A presença havaiana se destacava em vários momentos do Festival. O país com o maior número de participantes era o Brasil, com cerca de mil, mas só do Havaí tinha quase o mesmo número e ainda fretaram dois aviões. Pergunto-me o que causa tanta identificação e proximidade entre esses dois povos.

Quando o presidente da época do jornal Hawaii Pacific Press, Kazuo Nakamine, relatou no fórum internacional “Comunidades de imigrantes vistas por jornalista da imprensa nikkei em país estrangeiro” que “a percentagem de descendentes e japoneses na população total do Havaí caiu para 28%”, fiquei desacreditado.

Então perguntei “quanto era a porcentagem na época do auge” e ele respondeu que “quando eclodiu a Guerra do Pacífico, os nikkeis constituíam 44% da população total do Havaí, praticamente a metade”. Sem dúvidas era o grupo étnico dominante, e ainda hoje representa um terço da população. Possivelmente, o governador do Havaí já reconhecia os okinawanos como a comunidade central dentro deste grupo étnico dominante e por isso fez questão de participar deste Festival.

Se assim for, podemos pensar em formas de lutar em conjunto com eles. O “problema da base” não é só do Okinawa, mas também atinge os povos de dentro dos EUA, como os de Havaí e de Guam. Poderíamos juntar com os próprios americanos para protestar contra Casa Branca. Seria uma grande ajuda se conseguíssemos que os uchinanchus americanos atuassem como lobista e/ou coordenador deste processo.

Show de abertura do 5º Festival Mundial Uchinanchu (Cred. Arquivo Masayuki Fukasawa)

> O QUE FAZER
Escreva a continuação do trecho sobre a presença havaiana no Festival Mundial Uchinanchu a partir do ponto em que ele termina.

> CONTEÚDO DOS REGISTROS
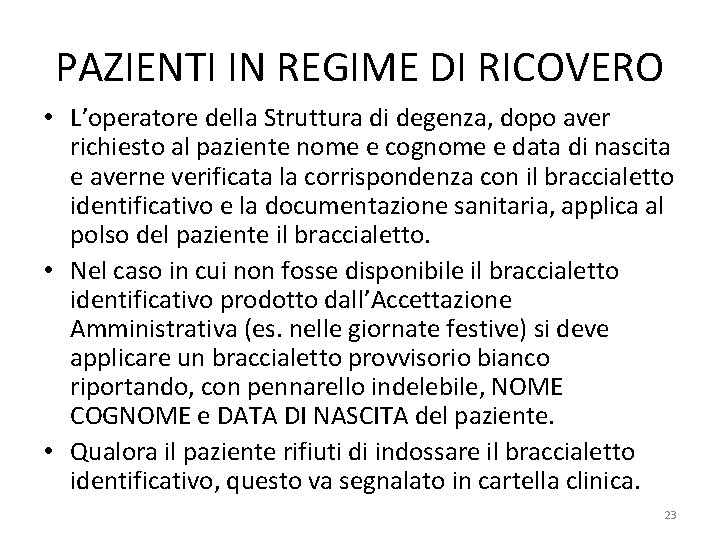 PAZIENTI IN REGIME DI RICOVERO

• L'operatore della Struttura di degenza, dopo aver richiesto al paziente nome e cognome e data di nascita e averne verificata la corrispondenza con il braccialetto identificativo e la documentazione sanitaria, applica al polso del paziente il braccialetto.

• Nel caso in cui non fosse disponibile il braccialetto identificativo prodotto dall'Accettazione Amministrativa (es. nelle giornate festive) si deve applicare un braccialetto provvisorio bianco riportando, con pennarello indelebile, NOME COGNOME e DATA DI NASCITA del paziente.

• Qualora il paziente rifiuti di indossare il braccialetto identificativo, questo va segnalato in cartella clinica.

23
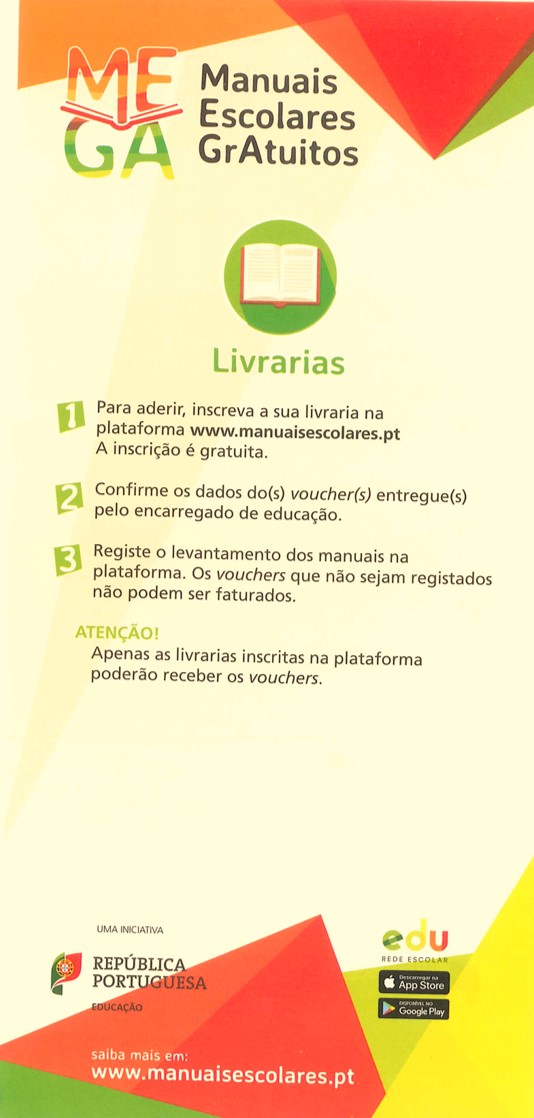 MEGA

Manuais Escolares GrAtuitos

Livrarias

1 Para aderir, inscreva a sua livraria na plataforma www.manuaisescolares.pt A inscrição é gratuita.

2 Confirme os dados do(s) voucher(s) entregue(s) pelo encarregado de educação.

3 Registe o levantamento dos manuais na plataforma. Os vouchers que não sejam registados não podem ser faturados.

ATENÇÃO!
Apenas as livrarias inscritas na plataforma poderão receber os vouchers.

UMA INICIATIVA

REPÚBLICA PORTUGUESA
EDUCAÇÃO

edu
REDE ESCOLAR

Descarregar na App Store

DISPONÍVEL NO Google Play

saiba mais em:
www.manuaisescolares.pt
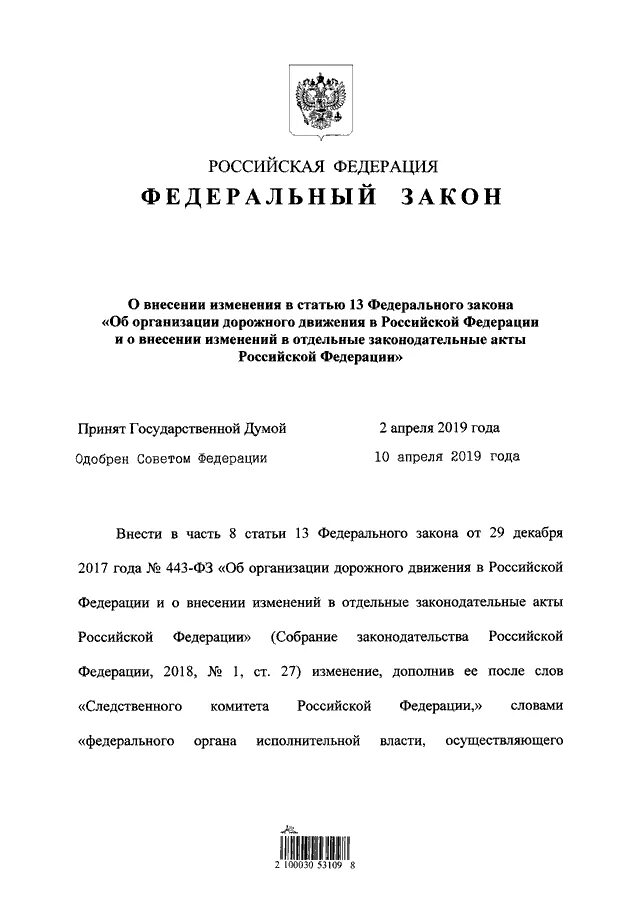 РОССИЙСКАЯ ФЕДЕРАЦИЯ

ФЕДЕРАЛЬНЫЙ ЗАКОН

О внесении изменения в статью 13 Федерального закона «Об организации дорожного движения в Российской Федерации и о внесении изменений в отдельные законодательные акты Российской Федерации»

Принят Государственной Думой 2 апреля 2019 года

Одобрен Советом Федерации 10 апреля 2019 года

Внести в часть 8 статьи 13 Федерального закона от 29 декабря 2017 года № 443-ФЗ «Об организации дорожного движения в Российской Федерации и о внесении изменений в отдельные законодательные акты Российской Федерации» (Собрание законодательства Российской Федерации, 2018, № 1, ст. 27) изменение, дополнив ее после слов «Следственного комитета Российской Федерации,» словами «федерального органа исполнительной власти, осуществляющего

2 100030 53109 8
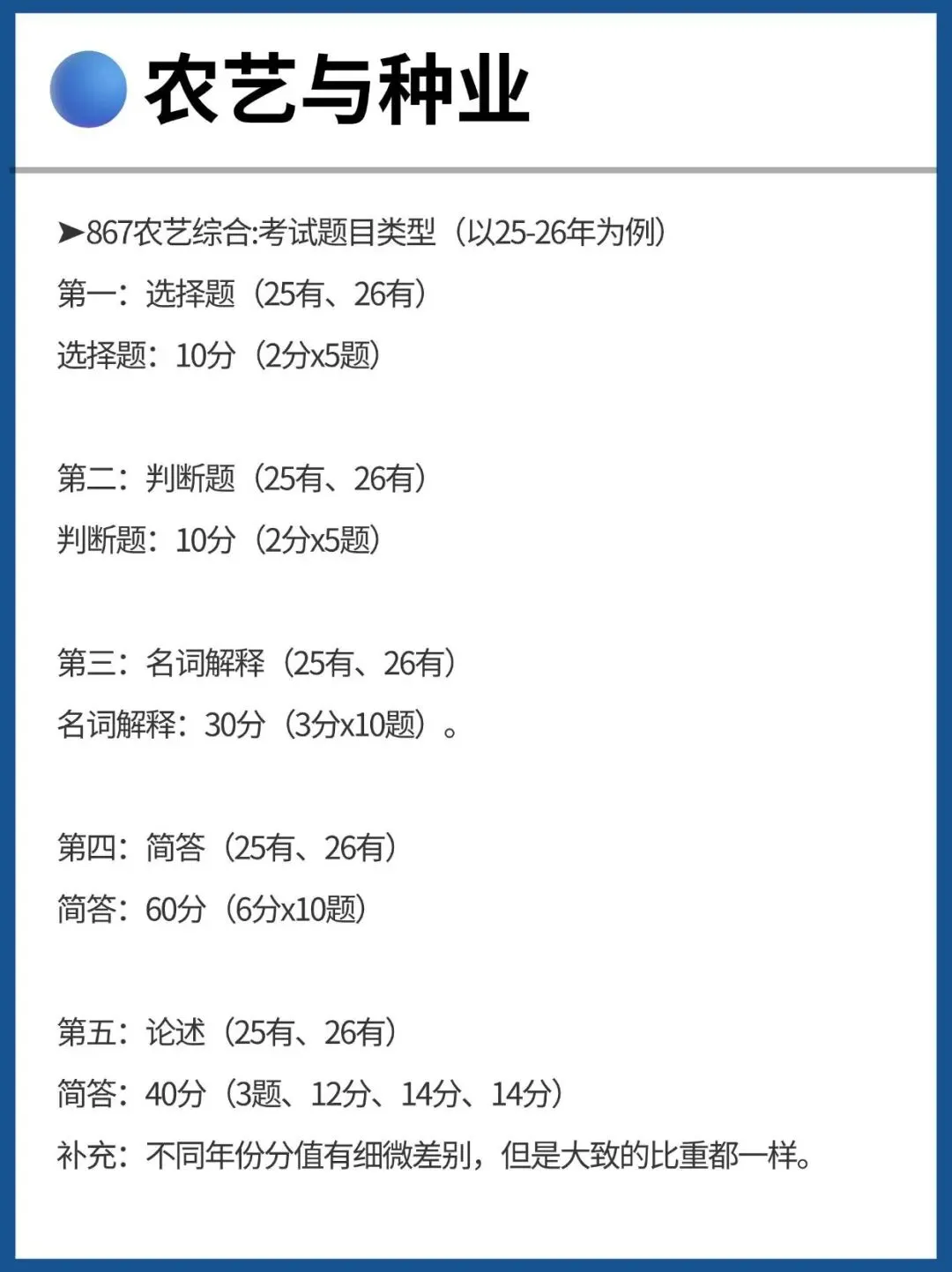 农艺与种业

➤867农艺综合:考试题目类型（以25-26年为例）

第一：选择题（25有、26有）

选择题：10分（2分x5题）

第二：判断题（25有、26有）

判断题：10分（2分x5题）

第三：名词解释（25有、26有）

名词解释：30分（3分x10题）。

第四：简答（25有、26有）

简答：60分（6分x10题）

第五：论述（25有、26有）

简答：40分（3题、12分、14分、14分）

补充：不同年份分值有细微差别，但是大致的比重都一样。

> SUA RESPOSTA
E de fato, de acordo com um artigo publicado no site do Ryukyu Shimpo, no dia 17 de setembro de 2015, o Conselho Municipal de Berkeley, em Califórnia, aprovou por unanimidade uma resolução contra a construção da nova base em Henoko, solidarizando-se com o povo de Okinawa, na noite de 15 de setembro.

Vale lembrar ainda que em 2018, Robert Kajiwara, um nipo-americano de quarta geração residente no Havaí, coletou mais de 160 mil assinaturas para uma petição entregue a Casa Branca manifestando a oposição a construção da nova base em Henoko.

Devemos organizar mais movimentos como estes de forma mais sistêmica para sacudir os Estados Unidos de dentro para fora. Se uma força-tarefa de cerca de 20 funcionários com cargo de nível burocrata do governo central for formada na prefeitura para desenvolver e implementar uma estratégia para influenciar a opinião pública dos EUA, surgirão novas oportunidades.

Esta maneira é exatamente como os grupos judeus, coreanos e chineses que querem influenciar a opinião pública americana estão fazendo. Pergunto-me por que o Japão também não faz.

Ainda me lembro claramente que quando passei pela casa dos meus pais em Shizuoka, logo após o Festival, ninguém sabia que este evento estava sendo realizado. Mesmo sendo um evento internacional tão grande, na época, a mídia local não dava a mínima importância, quando na verdade, tem um tremendo potencial.

Realização do Festival Mundial Uchinanchu em Havaí

Dizem que a política do Festival Mundial Uchinanchu não permite trazer questões políticas que podem bipolarizar a população okinawana. Entretanto, em relação à questão Henoko, cerca de 70 a 80% da população expressam claramente sua oposição. Então poderiam abrir uma exceção.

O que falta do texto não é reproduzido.